Defending the Right to Unionize
When Teresa Joyce and her coworkers at an AT&T Wireless call center in Lebanon, Virginia, tried to form a union four years ago, they wound up on the receiving end of threats and intimidation from their employer. “Once word reached management that we were trying to organize, they did everything they could to stop us from exercising our right to form a union,” recalls Joyce. “Our supervisors constantly threatened that AT&T Wireless would leave our town and that we would lose our jobs.” Some of her coworkers were fired because of their support for a union.

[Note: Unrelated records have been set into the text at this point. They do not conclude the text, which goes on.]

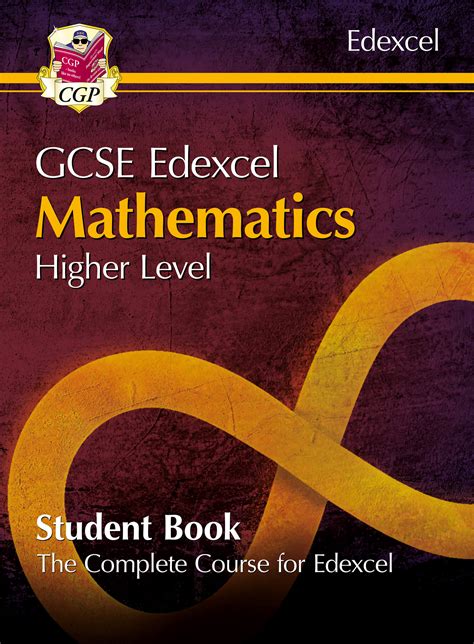 GCSE Maths Edexcel Student Book Higher With Online Edition CGP Books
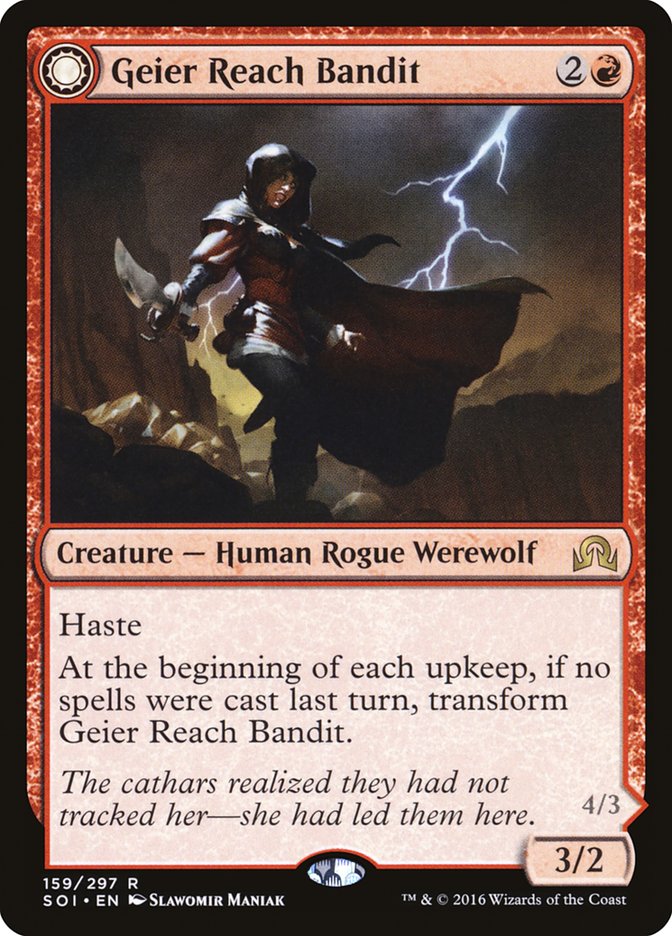 Geier Reach Bandit // Vildin-Pack Alpha [Shadows over Innistrad] | Webway Games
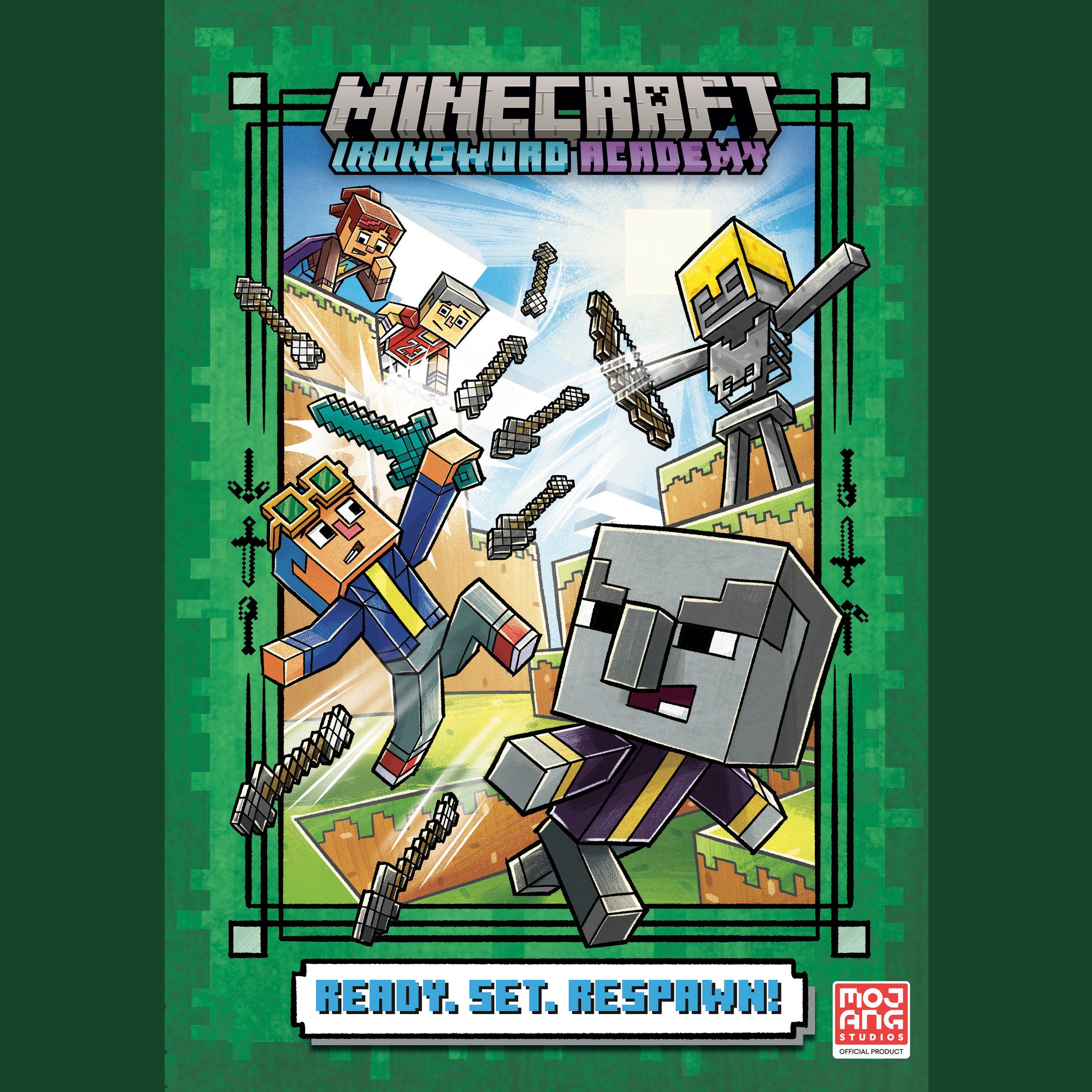 Ready. Set. Respawn! (Minecraft Ironsword Academy #1)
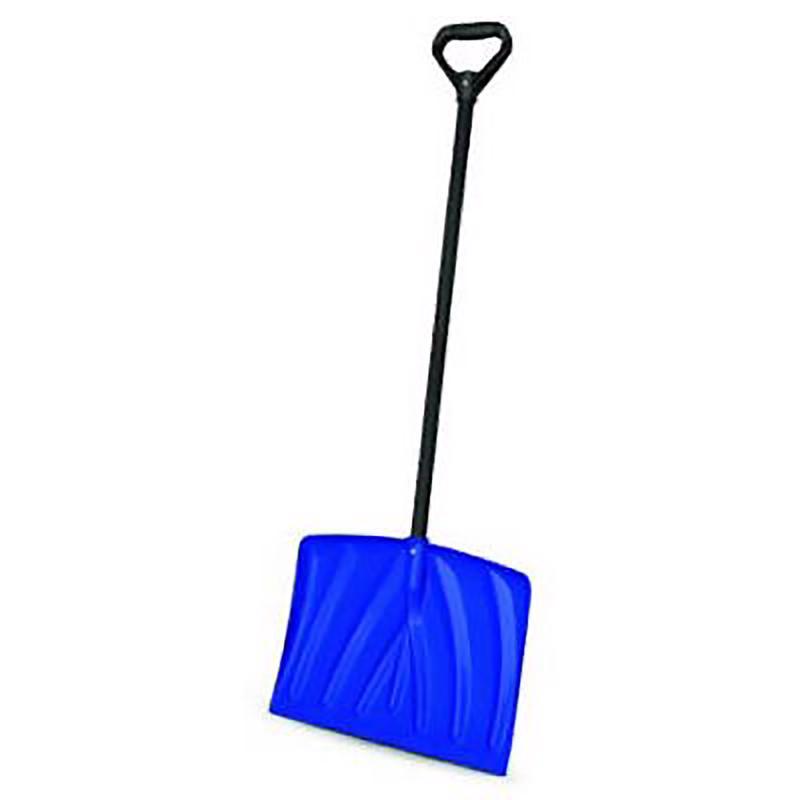 SNOW SHOVEL D-grip 18" - Pack of 8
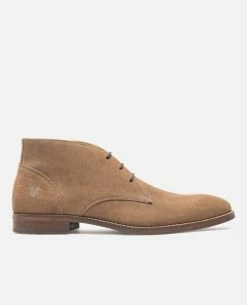 KOST Chukka Boots Croûte Velours Marron Homme -kost paris shop FELLOW5 1B 07 87c5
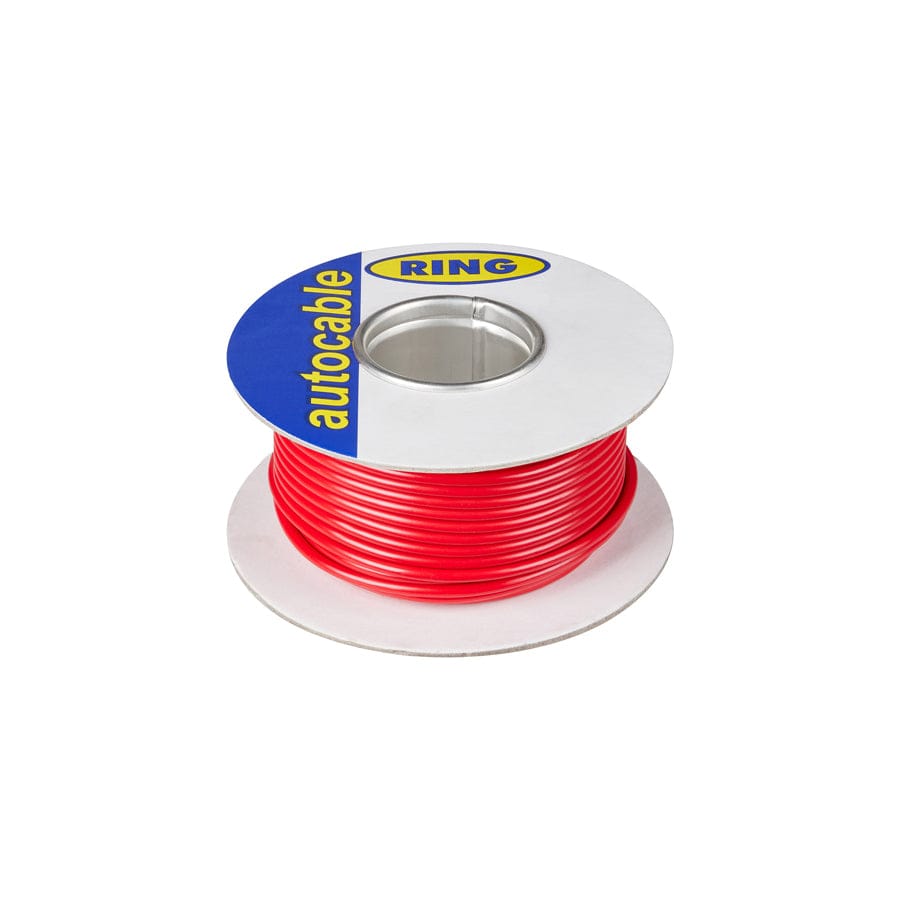 RING RC0135R 65/0.30mm Single Thin Wall Cable 30m (Red)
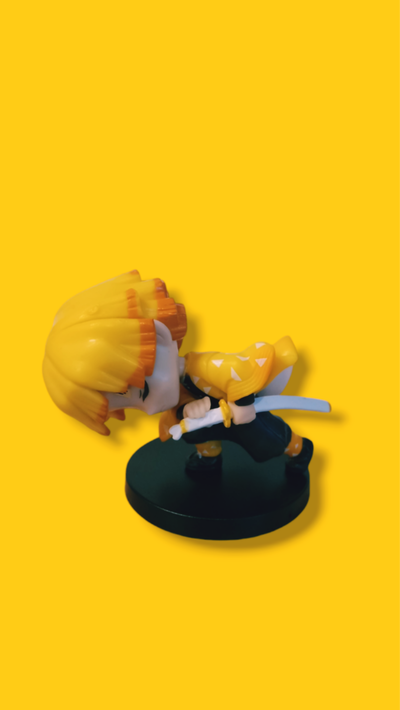 ZENITSU AGATSUMA GASHAPON DEMON SLAYER # 2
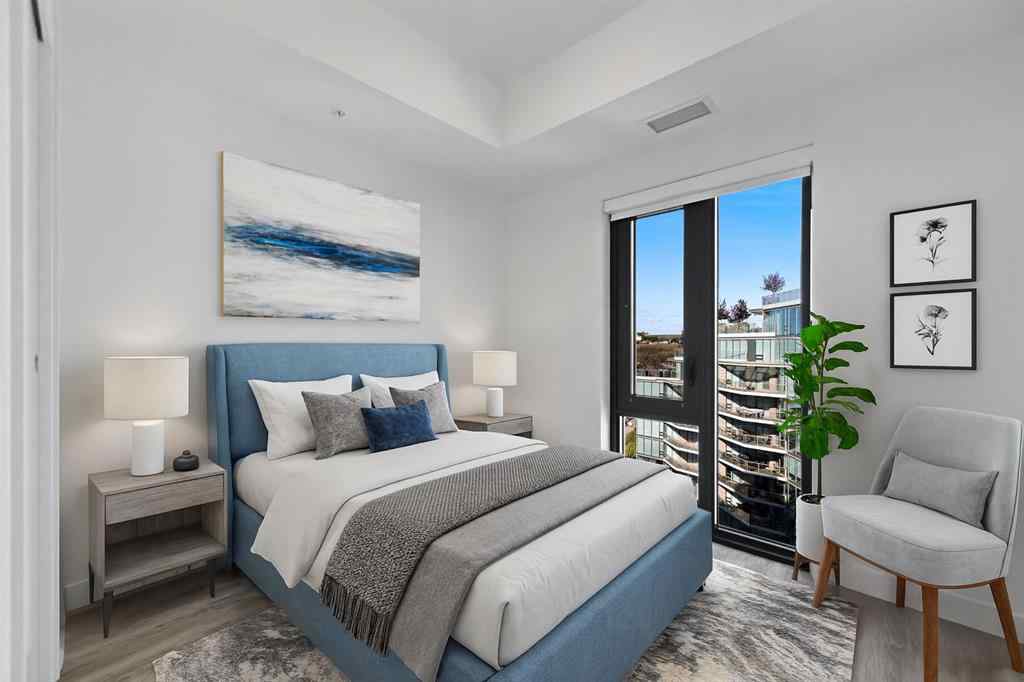 MLS® A2260412 - Unit #1102 730 2 Avenue SW in Eau Claire Calgary, Residential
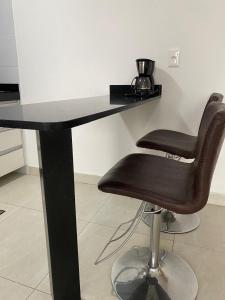 Flat de alto padrão no centro da cidade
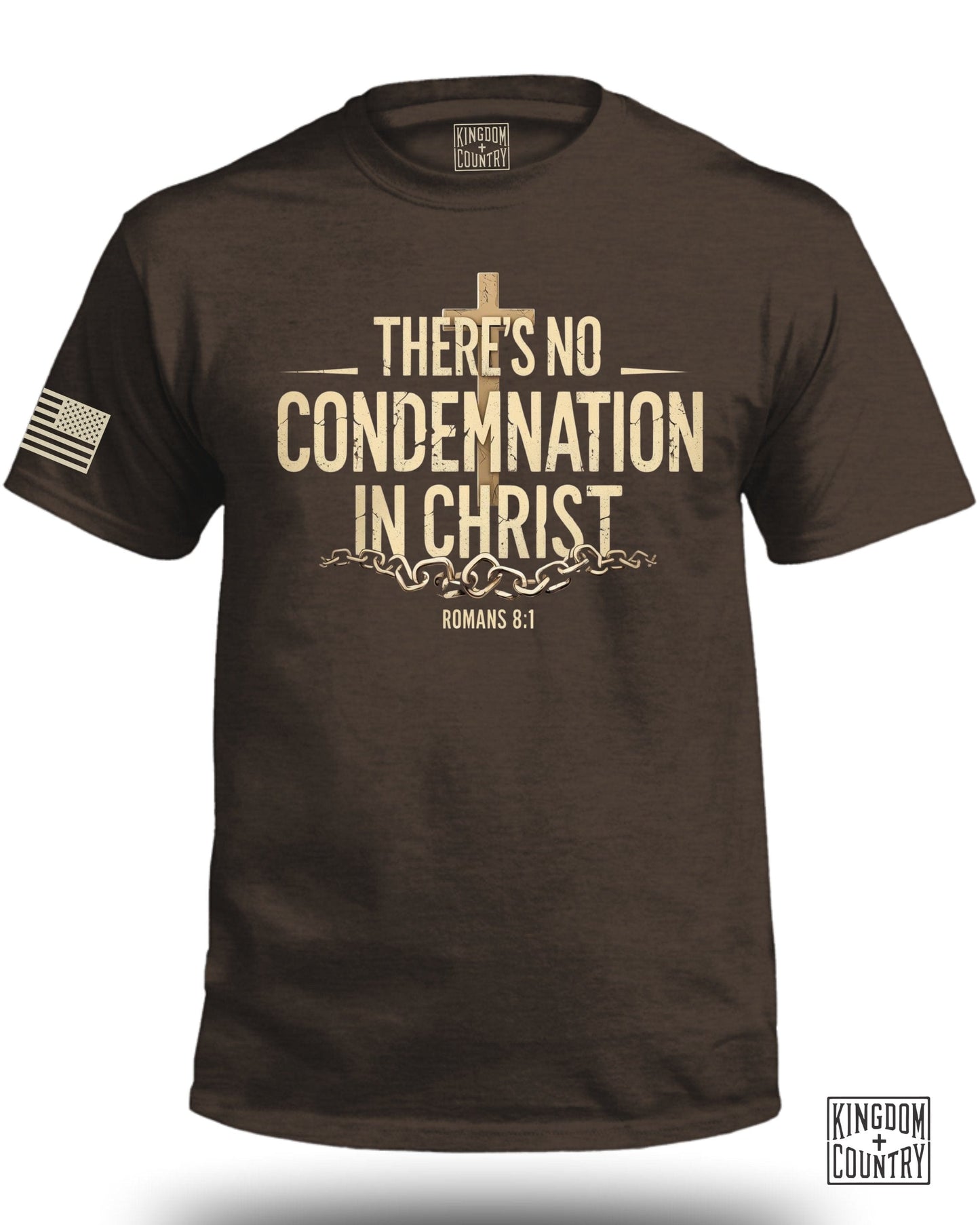There's No Condemnation in Christ Romans 8:1 product type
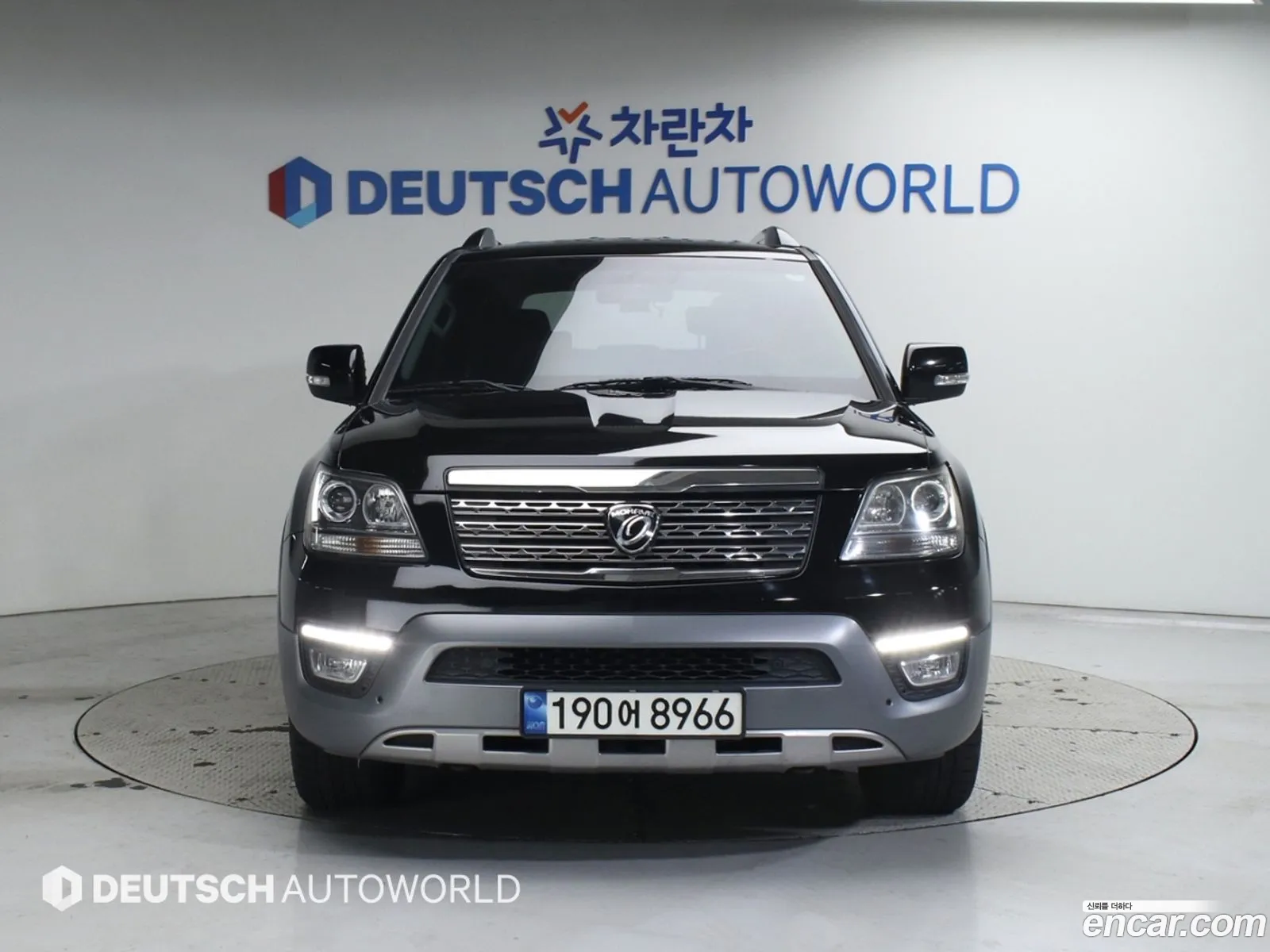 Kia Mohave 2016 — 12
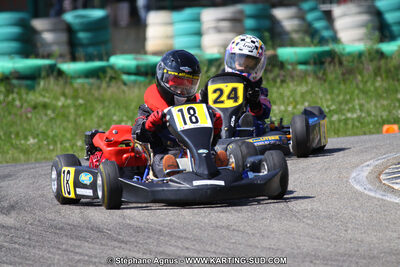 01/05/2011 : 3ème manche du Championnat du Sud à Alès (Photos Stéphane Agnus) 2011 — karting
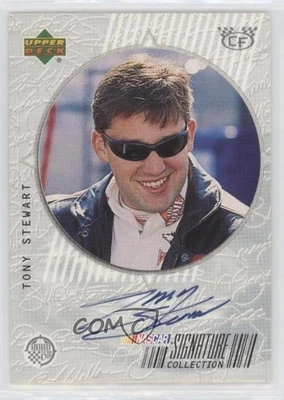 1999 Upper Deck Road to the Cup Signature Collection Tony Stewart #TS Auto HOF - Image 1 of 2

Then, when Cingular Wireless bought the call center, everything changed. Cingular agreed to let the employees decide for themselves whether to form a union. In 2005, a majority of workers signed cards authorizing a union, and as Cingular had promised, they got one. “Today, supervisors treat us with respect,” says Joyce. “We’ve been able to bargain for fair wage increases and affordable health care benefits.”
The purpose of the Employee Free Choice Act is to ensure that all workers have that same opportunity – if they choose – to join together to bargain for better wages, benefits, and working conditions. The bill says that when a majority of workers sign cards authorizing a union, they get a union. Under current law, employers can veto a union even when workers choose one; the legislation would put a stop to that.
The fact is that examples like AT&T Wireless are too numerous, while examples like Cingular are too few. Workers are routinely denied the right to determine for themselves whether to form a union. Employers routinely intimidate, harass, coerce, reassign, or even fire workers who support a union. A recent Center for Economic and Policy Research report found that as many as one in five union activists are fired for legal organizing activities.
Corporate executives routinely negotiate lavish pay and retirement benefits for themselves – but workers have little leverage to negotiate for a better life for themselves and their families. If we want to strengthen America’s middle class, then we have got to restore workers’ bargaining rights.